The new American Airlines would operate more than 6,700 daily flights to 56 countries and 336 cities, including business favorites such as London and Hong Kong.
“There's definitely going to be a benefit for travelers going internationally,” McCurdy said.
That means not getting off a plane at one airport and checking your bags again for a flight on a different airline that does not have a relationship with the carrier that took you to the first stop. It could also mean shorter layovers due to tighter connections because the entire trip is arranged through one airline.
“More people will be able to get to more places more easily,” said American CEO Tom Horton, who would become non-executive chairman of the combined carrier.
While passengers would face fewer frustrations, the combination could have its downsides. One of them, analysts said, could be higher fares as competition is reduced.
The mergers of United and Continental, and Delta and Northwest in the past four years have been accompanied by higher fares. The price of a domestic round-trip flight has climbed more than 11 percent since 2009 when adjusted for inflation, according to the Bureau of Transportation Statistics.
“Obviously, the more competition there is, the better your fares are,” said McCurdy. “And now you're taking away competition, going from four down to three major legacy carriers — American, Delta and United.”
Kevin Mitchell, chairman of the Business Travel Coalition, an advocacy group based in Radnor, said industry consolidation “makes price increases easier to achieve.”
The long-expected merger deal creates the world's largest airline by combining fifth-largest US Airways with third-largest American, which must first exit bankruptcy. Revenue would top $40 billion.
American flies to 130 cities not served by US Airways and belongs to a larger international alliance, Oneworld. US Airways would leave the smaller Star Alliance.
US Airways passengers will gain access to American's international destinations, particularly London and Latin America. American's passengers will be able to better connect to smaller U.S. cities that US Airways serves.
None of the Pittsburgh routes flown by American and US Airways overlaps. From Pittsburgh, US Airways operates 42 daily flights to nine destinations, while American operates 13 flights a day to four destinations.
The two airlines said they expect to close the deal sometime this summer, provided it is approved by the bankruptcy court, US Airways shareholders and the federal Transportation and Justice departments.
The new airline would take the American Airlines name and be based in Ft. Worth, American's current headquarters. The airlines would probably take at least a year to integrate their operations.

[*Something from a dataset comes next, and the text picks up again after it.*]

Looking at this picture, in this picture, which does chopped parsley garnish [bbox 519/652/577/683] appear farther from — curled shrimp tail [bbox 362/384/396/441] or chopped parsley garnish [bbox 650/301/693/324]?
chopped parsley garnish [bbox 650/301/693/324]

US Airways employs about 1,800 people across Pittsburgh, versus American's roughly 80. US Airways' presence includes more than 600 flight dispatchers and crew schedulers and others at US Airways' flight operations control center in Moon.
The $25 million facility, which opened in late 2008, is the airline's nerve center, coordinating US Airways' more than 3,000 flights a day systemwide, along with the crews who staff them.
US Airways spokeswoman Liz Landau said it was “premature to discuss specifics” related to the flight operation control center. That would be one of the key issues sorted out by the two airlines' transition team members, she said.
Darryl Jenkins, a veteran airline consultant, calls the Moon control center a “state-of-the-art” facility and doubts American would shutter it.
But Dan Persuit, president of Local 545 of the Transport Workers Union of America, which represents US Airways flight dispatchers and coordinators, said “it's a possibility” that the merged carrier could move the operation to Texas.
US Airways CEO Doug Parker, who would become chief executive of the merged carrier, said the combination would not entail “any major layoffs.” The airlines expect to cut combined costs by about $150 million but did not detail those savings.